>>>>>

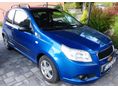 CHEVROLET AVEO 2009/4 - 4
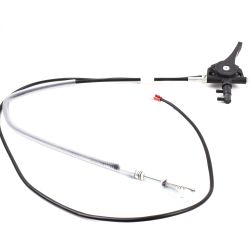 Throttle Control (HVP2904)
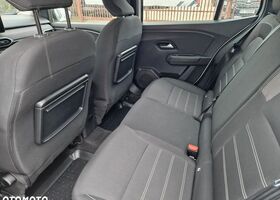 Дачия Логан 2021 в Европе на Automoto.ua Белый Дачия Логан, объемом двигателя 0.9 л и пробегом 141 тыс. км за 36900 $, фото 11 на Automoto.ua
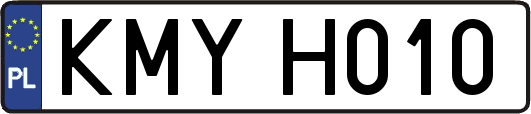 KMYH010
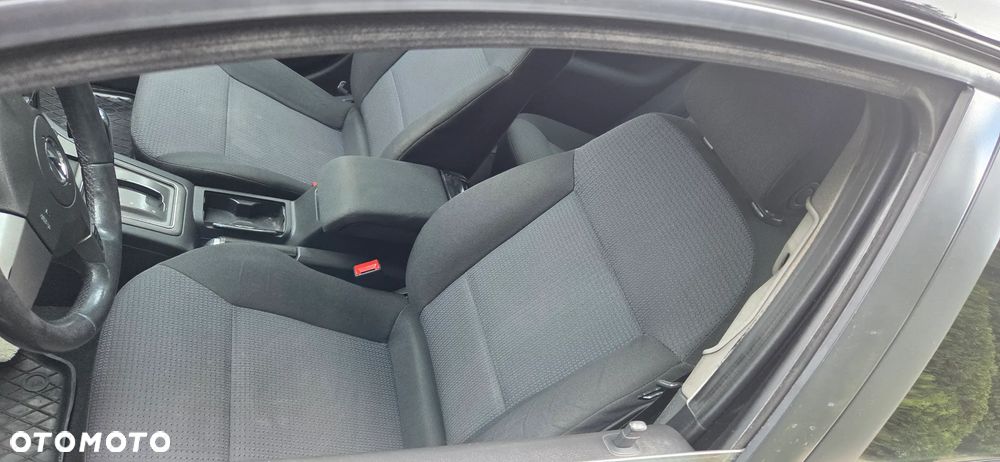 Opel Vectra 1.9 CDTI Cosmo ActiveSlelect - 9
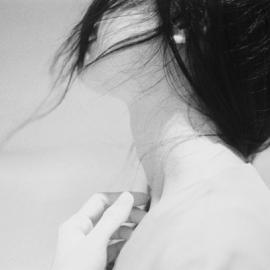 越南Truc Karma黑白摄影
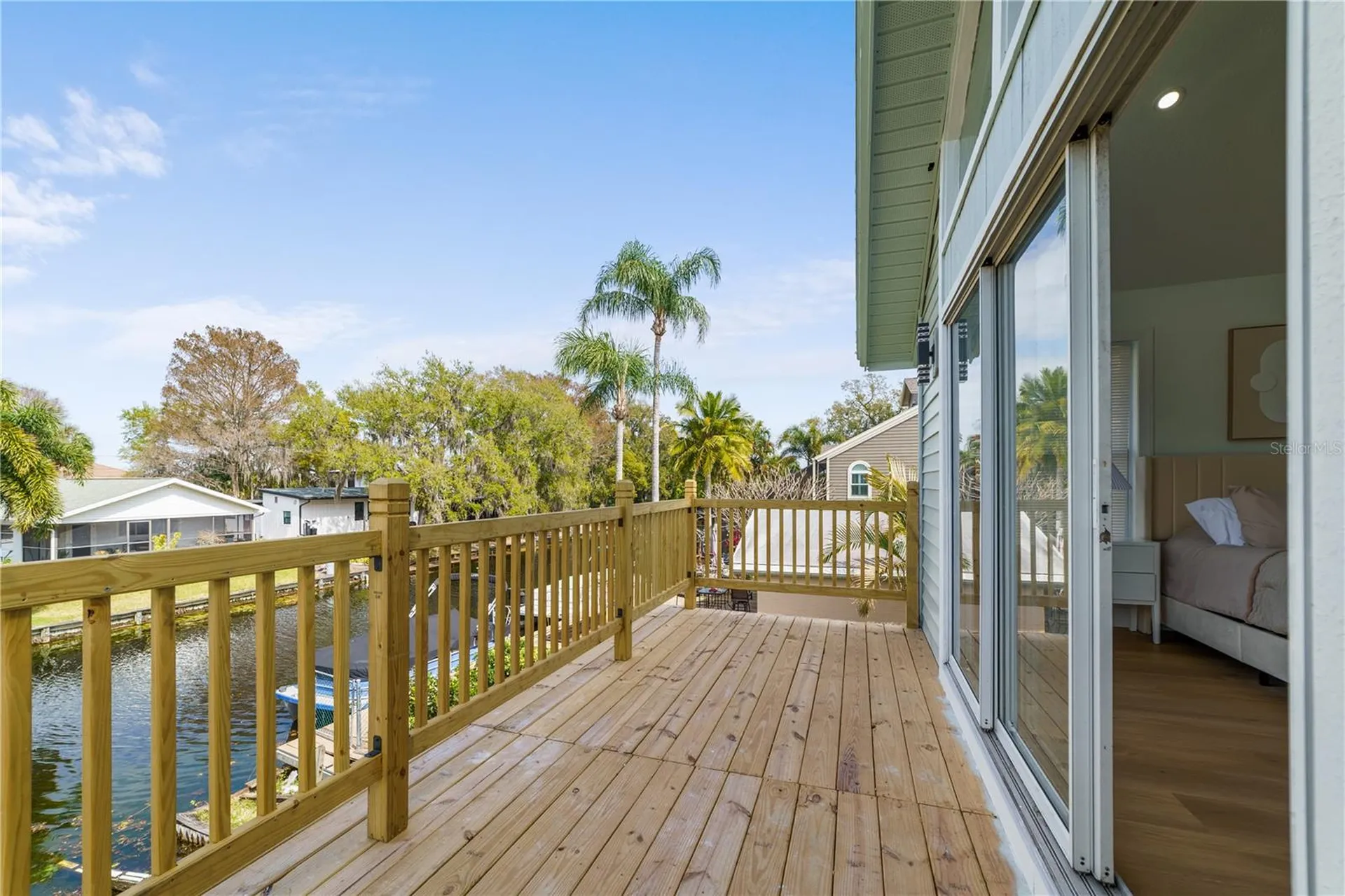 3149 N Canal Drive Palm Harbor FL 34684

<<<<<

The line containing "Дачия Логан 2021" marks the start: set down exactly that line and every line after it through the last line of the data, without any pictures.

* [RESULT OF THIS TASK]
 Дачия Логан 2021 в Европе на Automoto.ua Белый Дачия Логан, объемом двигателя 0.9 л и пробегом 141 тыс. км за 36900 $, фото 11 на Automoto.ua
 KMYH010
 Opel Vectra 1.9 CDTI Cosmo ActiveSlelect - 9
 越南Truc Karma黑白摄影
 3149 N Canal Drive Palm Harbor FL 34684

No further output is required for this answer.